The smoke and mirrors approach around a product launch has become almost expected by the cynical consumer, but it can also prove critical to a product's success and part of the marketing effort.
Howe suggests that in the case of the BlackBerry, it's necessary.
"They are undoubtedly worried and they don't want to create a bad first impression," said Howe.
"I think it's smart ... I think it's exactly what they should be doing.
"Everybody is watching."
BlackBerry, once the dominant smartphone, is competing in a technology world that has undergone massive change over the past few years, and not just in its hardware.
If a product doesn't blow the doors off early, then it's often considered a dud, especially with the Apple factor, which sets the bar of success at almost unattainable massive lineups and wildly enthusiastic customers.
BlackBerry was burned in 2011 when it failed to reach Apple's sales standard with the PlayBook tablet, a product that was fumbled at its launch and has never recovered.
Despite several hits to the BlackBerry brand, including two major delays of this phone model, the Rogers event in Toronto proved there are still many BlackBerry loyals.
"Twelve years with the same company and I haven't switched," said Joseph Santos, who works as an IT manager in Toronto.
"Being the head of an IT department, there was a lot of pressure to go to an Android phone. I kind of fought them off. This is my last stand here."
The new BlackBerry is expected to sell for around $150 on a three-year contract. Koodo is selling it without a contract for $550.
Katie Strong, a resident of Innisfil, Ont., drove about an hour to be at the Toronto launch event.
"I still have the Bold 9900 — I love it," she said.
"I'm going to keep it, just as a backup, I guess. It's a big thing to go to the new one, but I thought I'd try it."
The new BlackBerry is also enticing converts like Duc Thach, a Gravenhurst, Ont. resident who has spent years on an iPhone.
"I like it because they're Canadian," he said, noting he did a lot of research before buying.
"Between the iOS (the iPhone operating system) and Android, they look kind of stale now."
Heins called it a "big day for BlackBerry."
"We've come a long way, we've built a whole new platform with the BlackBerry 10, not just a new smartphone," he said at the Rogers store event.
While he's disappointed the BlackBerry is not yet available in the U.S., Heins said its debut stateside next month will likely be helped by the earlier Canadian launch.
"Canada will be raving about the BlackBerry Z10 and consequently will influence the U.S. market," he said.
Heins said the BlackBerry's launch into the United States, the company's biggest customer base by far, is coming later because of the extensive testing required by the U.S. carriers and the regulatory process.
Later Tuesday, he told a crowd of business executives at the Empire Club that for the past three weeks, he's used the device along with BlackBerry's tablet, Playbook, instead of a laptop.
"I really wanted to test it out myself so I abandoned my laptop," Heins said.
"I handed it back to IT, I said, 'Here it is guys, you do whatever you want to do.

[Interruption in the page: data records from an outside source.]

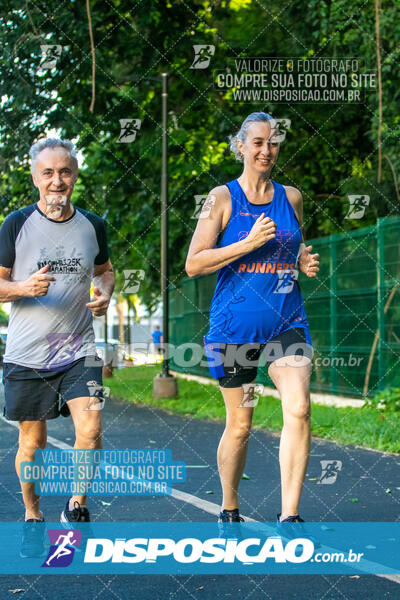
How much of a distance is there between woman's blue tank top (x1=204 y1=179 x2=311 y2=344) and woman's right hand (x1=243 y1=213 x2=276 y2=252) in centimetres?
21

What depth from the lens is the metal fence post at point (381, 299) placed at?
1362 centimetres

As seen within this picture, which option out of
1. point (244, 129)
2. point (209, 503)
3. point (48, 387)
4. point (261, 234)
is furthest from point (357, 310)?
point (261, 234)

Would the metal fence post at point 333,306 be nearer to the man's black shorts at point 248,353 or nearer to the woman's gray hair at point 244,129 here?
the woman's gray hair at point 244,129

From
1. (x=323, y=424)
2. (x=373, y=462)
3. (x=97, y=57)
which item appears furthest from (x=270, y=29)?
(x=373, y=462)

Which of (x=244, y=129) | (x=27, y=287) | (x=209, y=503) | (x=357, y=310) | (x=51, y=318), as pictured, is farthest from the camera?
(x=357, y=310)

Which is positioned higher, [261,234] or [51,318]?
[261,234]

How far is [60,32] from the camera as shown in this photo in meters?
17.3

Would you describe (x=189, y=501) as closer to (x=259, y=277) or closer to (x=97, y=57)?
(x=259, y=277)

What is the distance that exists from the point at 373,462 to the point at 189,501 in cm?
267

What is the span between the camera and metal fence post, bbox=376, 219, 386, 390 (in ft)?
44.7

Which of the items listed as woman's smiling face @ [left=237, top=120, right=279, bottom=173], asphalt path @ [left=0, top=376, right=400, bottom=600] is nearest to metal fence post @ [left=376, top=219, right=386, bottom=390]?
asphalt path @ [left=0, top=376, right=400, bottom=600]

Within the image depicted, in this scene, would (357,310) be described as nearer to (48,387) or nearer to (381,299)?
(381,299)

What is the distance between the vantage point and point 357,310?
14.5 meters

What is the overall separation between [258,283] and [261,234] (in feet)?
1.13
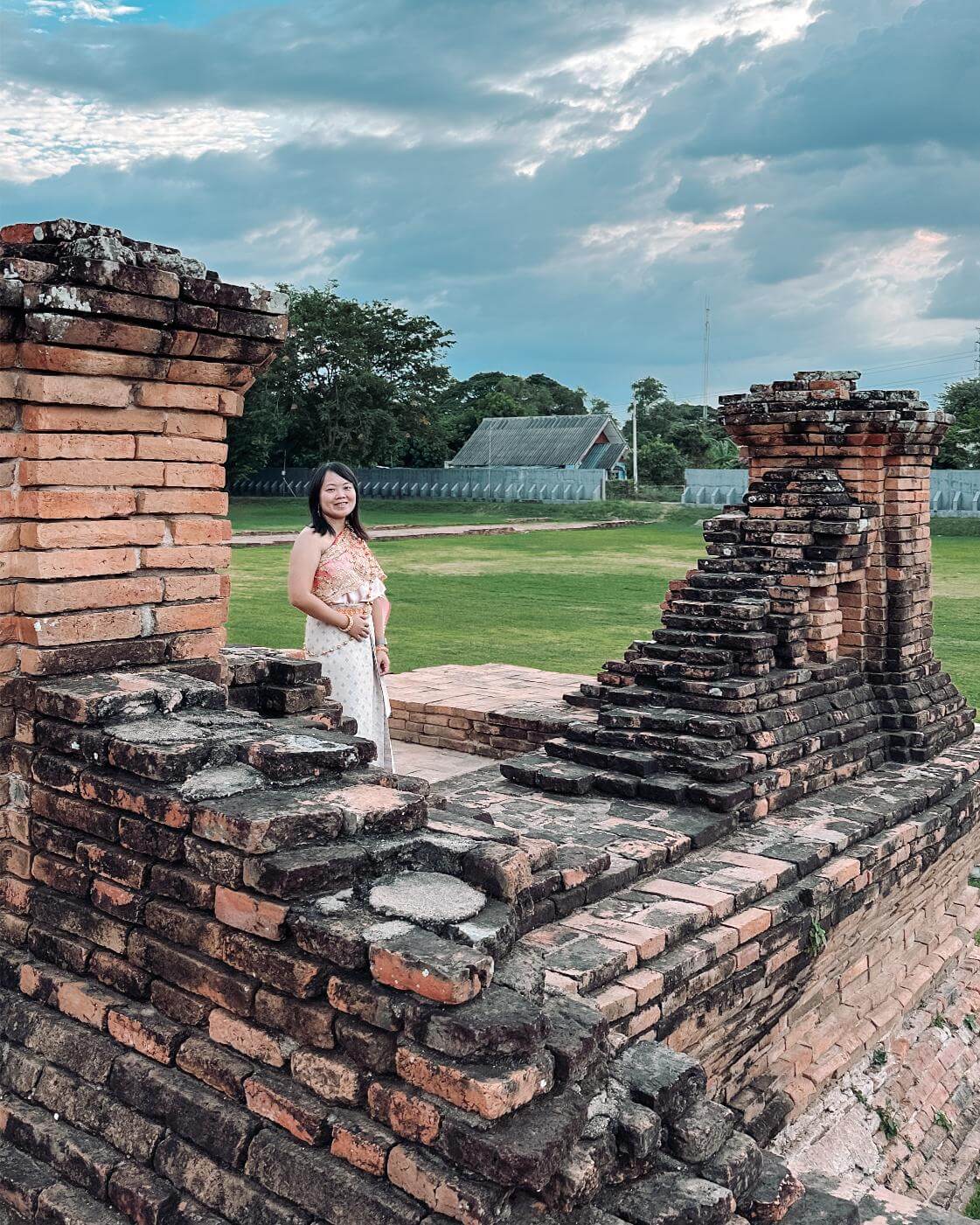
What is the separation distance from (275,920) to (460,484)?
3848cm

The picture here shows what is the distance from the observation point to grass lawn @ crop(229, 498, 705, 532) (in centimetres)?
3194

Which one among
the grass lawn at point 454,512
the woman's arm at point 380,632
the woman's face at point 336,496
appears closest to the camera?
the woman's face at point 336,496

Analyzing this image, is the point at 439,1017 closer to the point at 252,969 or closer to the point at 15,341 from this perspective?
the point at 252,969

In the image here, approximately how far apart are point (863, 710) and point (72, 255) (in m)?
4.97

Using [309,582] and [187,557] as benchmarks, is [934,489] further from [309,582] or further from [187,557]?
[187,557]

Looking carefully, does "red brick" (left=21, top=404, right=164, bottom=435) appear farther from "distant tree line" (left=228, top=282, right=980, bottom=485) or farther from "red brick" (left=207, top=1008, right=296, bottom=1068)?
"distant tree line" (left=228, top=282, right=980, bottom=485)

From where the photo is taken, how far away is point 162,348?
3.39 meters

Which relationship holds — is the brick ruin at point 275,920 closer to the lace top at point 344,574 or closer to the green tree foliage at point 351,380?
the lace top at point 344,574

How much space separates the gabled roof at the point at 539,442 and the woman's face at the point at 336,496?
40.0 meters

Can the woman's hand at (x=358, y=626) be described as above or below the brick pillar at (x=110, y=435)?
below

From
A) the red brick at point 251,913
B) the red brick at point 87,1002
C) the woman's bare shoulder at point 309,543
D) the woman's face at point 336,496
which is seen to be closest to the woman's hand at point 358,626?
the woman's bare shoulder at point 309,543

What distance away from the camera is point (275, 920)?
2.56 metres

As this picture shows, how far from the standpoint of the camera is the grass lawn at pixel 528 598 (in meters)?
12.3

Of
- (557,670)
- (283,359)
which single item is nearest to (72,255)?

I want to live in the mobile computing space myself.'"
Meanwhile, fans of the phone's physical keyboard will have to wait a while longer — the new keypad version of the device won't launch until sometime in April.
While the physical keyboard has long been an essential and beloved tool of so-called CrackBerry addicts, the move to release the touchscreen first was signalled by the company last spring.
The stock has been volatile in the wake of the launch of the new BlackBerry 10 product lineup.
Part of the issue was profit-taking following a huge run-up on anticipation about the new product. But availability has become an issue as U.S. customers won’t be able to get the BlackBerry Z10 until March, a month later than in Canada.
Shares of the company were up again Tuesday in Toronto, gaining six per cent or 95 cents to close at $15.94.